When the top two NFL teams met Feb. 4 in the Super Bowl, advertisers took advantage of breaks in the action to compete for viewers' hearts and wallets.
In recent years, advertisers have spoiled the suspense by rolling out their Super Bowl commercials ahead of the big game. In 2017, of the 49 ads that ran during the Super Bowl broadcast, 36 brands released the full commercial ahead of game day, according to Adweek.
Super Bowl ads cost millions to produce and air, and with NBC charging advertisers north of $5 million for a 30-second spot during Super Bowl LII, brands are looking to stretch their dollars beyond the Vince Lombardi Trophy presentation.
Early releases and teasers help broaden a brand's exposure, garnering even more buzz for a company. Experts say the strategy is getting people to talk about a brand's commercial before the game in order to generate some early interest online, rather than risk getting eclipsed by a more viral-worthy spot on game day.

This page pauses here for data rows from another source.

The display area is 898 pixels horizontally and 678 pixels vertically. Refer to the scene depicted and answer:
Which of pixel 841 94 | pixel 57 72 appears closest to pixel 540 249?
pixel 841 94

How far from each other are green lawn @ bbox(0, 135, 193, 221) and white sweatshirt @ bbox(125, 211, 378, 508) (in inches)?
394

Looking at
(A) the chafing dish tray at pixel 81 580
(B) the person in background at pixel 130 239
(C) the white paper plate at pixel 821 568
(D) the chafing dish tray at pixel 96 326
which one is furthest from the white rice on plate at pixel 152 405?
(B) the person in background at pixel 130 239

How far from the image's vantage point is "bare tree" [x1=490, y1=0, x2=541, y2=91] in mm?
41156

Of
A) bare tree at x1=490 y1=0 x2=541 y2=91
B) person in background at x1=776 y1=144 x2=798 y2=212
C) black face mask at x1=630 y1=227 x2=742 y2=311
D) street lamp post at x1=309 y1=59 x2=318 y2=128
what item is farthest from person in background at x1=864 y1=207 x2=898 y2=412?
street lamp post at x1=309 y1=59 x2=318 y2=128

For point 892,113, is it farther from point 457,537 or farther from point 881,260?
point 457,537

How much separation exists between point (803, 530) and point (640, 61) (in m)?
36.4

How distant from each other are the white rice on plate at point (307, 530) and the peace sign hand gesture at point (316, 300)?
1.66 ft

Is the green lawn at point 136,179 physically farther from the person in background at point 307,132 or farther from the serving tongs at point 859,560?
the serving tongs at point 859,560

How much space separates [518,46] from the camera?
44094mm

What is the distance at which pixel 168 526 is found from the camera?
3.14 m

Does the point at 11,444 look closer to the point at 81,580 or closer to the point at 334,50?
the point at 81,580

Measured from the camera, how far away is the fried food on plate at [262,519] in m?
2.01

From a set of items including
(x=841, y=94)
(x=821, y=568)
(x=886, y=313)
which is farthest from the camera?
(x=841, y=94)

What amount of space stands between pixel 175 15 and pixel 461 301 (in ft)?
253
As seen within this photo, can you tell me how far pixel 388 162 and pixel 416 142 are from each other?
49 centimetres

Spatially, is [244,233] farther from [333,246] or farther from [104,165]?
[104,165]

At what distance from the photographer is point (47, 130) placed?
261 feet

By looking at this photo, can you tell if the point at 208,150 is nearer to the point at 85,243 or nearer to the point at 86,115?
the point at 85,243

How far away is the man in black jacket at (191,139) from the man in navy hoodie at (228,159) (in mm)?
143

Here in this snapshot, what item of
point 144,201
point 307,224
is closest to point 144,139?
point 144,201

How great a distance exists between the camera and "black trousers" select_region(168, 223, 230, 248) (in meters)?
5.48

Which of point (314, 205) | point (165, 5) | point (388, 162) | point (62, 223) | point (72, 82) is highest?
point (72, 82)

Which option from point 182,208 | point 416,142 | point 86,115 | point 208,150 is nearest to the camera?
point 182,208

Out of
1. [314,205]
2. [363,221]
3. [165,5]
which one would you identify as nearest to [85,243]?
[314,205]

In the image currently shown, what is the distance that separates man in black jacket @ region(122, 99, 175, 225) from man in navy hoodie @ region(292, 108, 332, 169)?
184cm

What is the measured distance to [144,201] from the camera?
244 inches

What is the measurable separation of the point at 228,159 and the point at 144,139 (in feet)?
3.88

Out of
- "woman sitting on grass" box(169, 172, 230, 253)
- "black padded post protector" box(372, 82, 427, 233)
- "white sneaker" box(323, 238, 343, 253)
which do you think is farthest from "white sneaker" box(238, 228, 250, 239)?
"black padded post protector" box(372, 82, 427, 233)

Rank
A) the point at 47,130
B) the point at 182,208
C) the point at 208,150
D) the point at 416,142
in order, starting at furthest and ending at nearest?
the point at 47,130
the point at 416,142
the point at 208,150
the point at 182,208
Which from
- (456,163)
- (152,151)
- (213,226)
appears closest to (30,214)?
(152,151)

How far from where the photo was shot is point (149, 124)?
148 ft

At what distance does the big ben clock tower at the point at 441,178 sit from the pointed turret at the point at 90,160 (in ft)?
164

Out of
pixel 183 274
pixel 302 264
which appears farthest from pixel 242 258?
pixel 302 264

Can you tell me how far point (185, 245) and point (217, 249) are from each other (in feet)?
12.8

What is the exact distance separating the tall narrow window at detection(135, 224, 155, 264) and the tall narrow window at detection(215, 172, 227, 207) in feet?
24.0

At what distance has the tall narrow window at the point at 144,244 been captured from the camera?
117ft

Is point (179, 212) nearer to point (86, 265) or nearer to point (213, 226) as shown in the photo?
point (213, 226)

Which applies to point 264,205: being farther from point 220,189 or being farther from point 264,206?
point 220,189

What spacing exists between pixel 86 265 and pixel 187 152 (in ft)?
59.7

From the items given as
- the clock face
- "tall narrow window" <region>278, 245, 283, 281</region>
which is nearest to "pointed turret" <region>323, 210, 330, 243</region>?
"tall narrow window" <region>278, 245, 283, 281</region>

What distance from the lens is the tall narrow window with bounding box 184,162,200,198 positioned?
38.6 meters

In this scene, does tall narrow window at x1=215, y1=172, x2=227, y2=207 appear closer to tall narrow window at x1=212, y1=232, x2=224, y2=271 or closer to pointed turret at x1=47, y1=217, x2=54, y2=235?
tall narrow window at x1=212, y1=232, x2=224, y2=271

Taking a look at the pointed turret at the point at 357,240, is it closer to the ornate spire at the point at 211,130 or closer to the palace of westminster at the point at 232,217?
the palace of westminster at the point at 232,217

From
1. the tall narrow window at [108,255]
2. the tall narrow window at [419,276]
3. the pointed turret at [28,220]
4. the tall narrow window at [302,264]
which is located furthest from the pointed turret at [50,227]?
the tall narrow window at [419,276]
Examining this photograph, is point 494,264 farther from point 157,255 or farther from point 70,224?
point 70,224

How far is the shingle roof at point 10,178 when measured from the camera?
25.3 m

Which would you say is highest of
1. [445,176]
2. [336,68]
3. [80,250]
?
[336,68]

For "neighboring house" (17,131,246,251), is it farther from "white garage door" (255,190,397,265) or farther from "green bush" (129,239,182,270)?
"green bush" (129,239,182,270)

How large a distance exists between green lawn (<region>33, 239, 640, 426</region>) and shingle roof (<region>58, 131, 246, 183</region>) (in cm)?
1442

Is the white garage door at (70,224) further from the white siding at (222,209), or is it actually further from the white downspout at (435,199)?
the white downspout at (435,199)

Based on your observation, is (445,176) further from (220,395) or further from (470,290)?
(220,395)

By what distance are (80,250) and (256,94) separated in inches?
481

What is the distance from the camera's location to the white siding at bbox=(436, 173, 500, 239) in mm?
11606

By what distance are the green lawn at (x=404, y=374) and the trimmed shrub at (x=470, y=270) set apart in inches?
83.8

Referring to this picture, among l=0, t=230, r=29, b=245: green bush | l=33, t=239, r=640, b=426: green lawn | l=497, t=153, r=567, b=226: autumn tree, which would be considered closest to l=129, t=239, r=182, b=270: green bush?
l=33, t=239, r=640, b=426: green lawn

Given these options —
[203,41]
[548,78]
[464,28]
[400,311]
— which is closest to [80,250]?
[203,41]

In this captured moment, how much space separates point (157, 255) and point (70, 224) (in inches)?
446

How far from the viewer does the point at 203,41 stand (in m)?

But not all brands take the early-release route. According to Brian Riordan, president of the advertising firm NSG/SWAT, an emerging trend has been to create additional "teaser" content that either sets up the premise of a story or features new content that plays off the prime time spot.
Here's a look at some of the commercials shown during the big game:
After scoring a touchdown in practice, New York Giants' Eli Manning and Odell Beckham Jr. were "Dirty Dancing" in celebration to "I've Had the Time of My Life." The NFL commercial ends with the duo nailing a jump and the words: "To all the touchdowns to come."
U.S. & World
Using audio of a 50-year-old Dr. Martin Luther King Jr. speech as the backdrop, the automaker brought a message of service and greatness.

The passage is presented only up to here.